Symphony Consulting: Growth rates of key label claims - organic, natural, gluten-free - are leveling off

Growth rates of several individual label claims under the health & wellness umbrella have started to level off, according to new research from Symphony Consulting.

In the Executive briefing ‘What’s In Store for Health & Wellness?’ the consultancy says sales growth rates of products featuring several high-profile claims retreated in 2012, including ‘whole grains’, ‘No/Low/Less Sugar’ and ‘No Preservatives’.

It adds: “Overall, only six of the top-20 claims [No/Low/Less sodium/salt, x calories per serving, natural sweeteners, organic, natural, gluten-free ] grew at a rate faster than the food & beverage average in 2009-2012 and only three of them [organic, natural and gluten-free] maintained their growth momentum in 2012.

Only 6 of the top-20 claims grew at a rate faster than the food & beverage average in 2009-2012

And while sales of products featuring ‘organic’, ‘natural’ and ‘gluten-free’ claims still grew in 2012, the pace of growth slowed noticeably compared with the 2009-11 period, says the report, which is based on an analysis of Symphony IRI multi-outlet retail data.

“[The sales growth of products featuring] natural claims, which nearly trebled food & beverage dollar sales growth rate between 2009 and 2011, retreated back to close to industry growth rates the following year”, while “gluten-free’s growth rate [in 2012] was cut by more than half its 2009-2011 growth”.

Meanwhile,sales of products featuring the claim ‘x calories per serving’” which more than doubled food & beverage dollar sales growth between 2009 and 2011, did not grow in 2012”, while products featuring ‘natural-sweetener’ claims “posted a 6.5% decline after more than trebling food & beverage dollar sales growth over the prior two years”. 

Manufacturers and retailers must approach health and wellness holistically

clif-bar.jpg
Clif Bar's whole brand is about health & wellness, not specific claims, says Symphony Consulting

As such, individual claims are “clearly vulnerable”, it says. “What’s evident, then, is that manufacturers and retailers must approach health and wellness holistically, focusing not on specific claims but on advancing general health and wellbeing.”

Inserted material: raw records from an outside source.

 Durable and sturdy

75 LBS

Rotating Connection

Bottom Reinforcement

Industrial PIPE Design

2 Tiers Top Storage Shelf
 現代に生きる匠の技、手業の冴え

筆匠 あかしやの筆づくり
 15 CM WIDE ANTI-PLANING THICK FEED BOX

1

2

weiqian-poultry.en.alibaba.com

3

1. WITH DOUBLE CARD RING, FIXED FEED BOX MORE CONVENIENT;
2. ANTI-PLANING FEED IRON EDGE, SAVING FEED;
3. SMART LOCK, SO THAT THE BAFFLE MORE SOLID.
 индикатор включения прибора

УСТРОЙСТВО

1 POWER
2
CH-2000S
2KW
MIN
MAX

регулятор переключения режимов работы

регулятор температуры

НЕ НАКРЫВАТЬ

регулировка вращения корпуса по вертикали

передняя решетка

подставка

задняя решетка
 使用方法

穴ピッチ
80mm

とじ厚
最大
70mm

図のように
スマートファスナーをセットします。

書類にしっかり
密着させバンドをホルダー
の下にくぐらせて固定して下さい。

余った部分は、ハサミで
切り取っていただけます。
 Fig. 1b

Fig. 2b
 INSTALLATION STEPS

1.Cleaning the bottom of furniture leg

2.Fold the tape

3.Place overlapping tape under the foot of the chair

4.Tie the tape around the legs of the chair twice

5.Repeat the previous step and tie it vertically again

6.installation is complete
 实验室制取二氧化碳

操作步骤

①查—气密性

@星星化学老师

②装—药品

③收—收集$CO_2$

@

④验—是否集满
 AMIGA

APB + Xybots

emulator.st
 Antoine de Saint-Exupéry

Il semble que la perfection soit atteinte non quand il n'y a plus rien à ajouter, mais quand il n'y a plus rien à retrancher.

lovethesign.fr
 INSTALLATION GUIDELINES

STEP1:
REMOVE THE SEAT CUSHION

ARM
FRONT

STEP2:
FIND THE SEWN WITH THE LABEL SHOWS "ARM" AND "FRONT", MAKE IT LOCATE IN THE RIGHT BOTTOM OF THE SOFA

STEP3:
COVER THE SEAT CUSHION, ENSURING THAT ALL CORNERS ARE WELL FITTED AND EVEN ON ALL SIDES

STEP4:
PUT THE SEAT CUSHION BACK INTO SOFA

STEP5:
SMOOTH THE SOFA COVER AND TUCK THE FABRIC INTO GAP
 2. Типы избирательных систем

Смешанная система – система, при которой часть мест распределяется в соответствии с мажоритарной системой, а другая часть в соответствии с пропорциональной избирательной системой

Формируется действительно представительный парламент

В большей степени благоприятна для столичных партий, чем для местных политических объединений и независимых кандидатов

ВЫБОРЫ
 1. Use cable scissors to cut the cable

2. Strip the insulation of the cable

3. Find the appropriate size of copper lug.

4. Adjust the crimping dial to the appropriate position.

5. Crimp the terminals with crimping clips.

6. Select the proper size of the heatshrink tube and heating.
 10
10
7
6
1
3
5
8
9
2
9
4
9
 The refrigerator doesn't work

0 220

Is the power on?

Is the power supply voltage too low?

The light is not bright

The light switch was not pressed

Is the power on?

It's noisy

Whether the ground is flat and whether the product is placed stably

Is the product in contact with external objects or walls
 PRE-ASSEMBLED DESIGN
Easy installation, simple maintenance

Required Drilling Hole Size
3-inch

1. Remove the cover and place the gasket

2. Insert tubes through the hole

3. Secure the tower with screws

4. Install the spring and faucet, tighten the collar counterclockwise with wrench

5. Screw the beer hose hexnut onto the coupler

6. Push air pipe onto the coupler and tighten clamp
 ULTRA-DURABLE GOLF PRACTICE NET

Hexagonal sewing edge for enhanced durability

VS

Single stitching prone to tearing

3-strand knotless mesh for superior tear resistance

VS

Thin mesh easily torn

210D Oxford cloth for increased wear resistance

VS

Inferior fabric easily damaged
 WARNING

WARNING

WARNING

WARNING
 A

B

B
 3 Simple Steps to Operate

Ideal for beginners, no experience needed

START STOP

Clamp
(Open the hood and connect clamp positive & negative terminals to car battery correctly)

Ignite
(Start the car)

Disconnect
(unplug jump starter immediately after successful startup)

The most successful health and wellness brands, such as Clif Bar, Naked juice and Chobani, take an overarching approach, which resonates with Millennials, who are more attracted to mainstream means of protecting general health than niche claims, adds the briefing.

“Although Chobani’s dominant nutritive claim – ‘high protein’ – underperforms across food & beverage, Chobani triumphs because it does not allow this claim to stand alone.

“The same applies to Naked, a leader in the super-premium juice category. Although its key attributes are discrete and even omissive – all-natural, no added sugar, no preservatives – it has driven 20% growth over the same three-year period on the strength of a broad and compelling promise: good health.”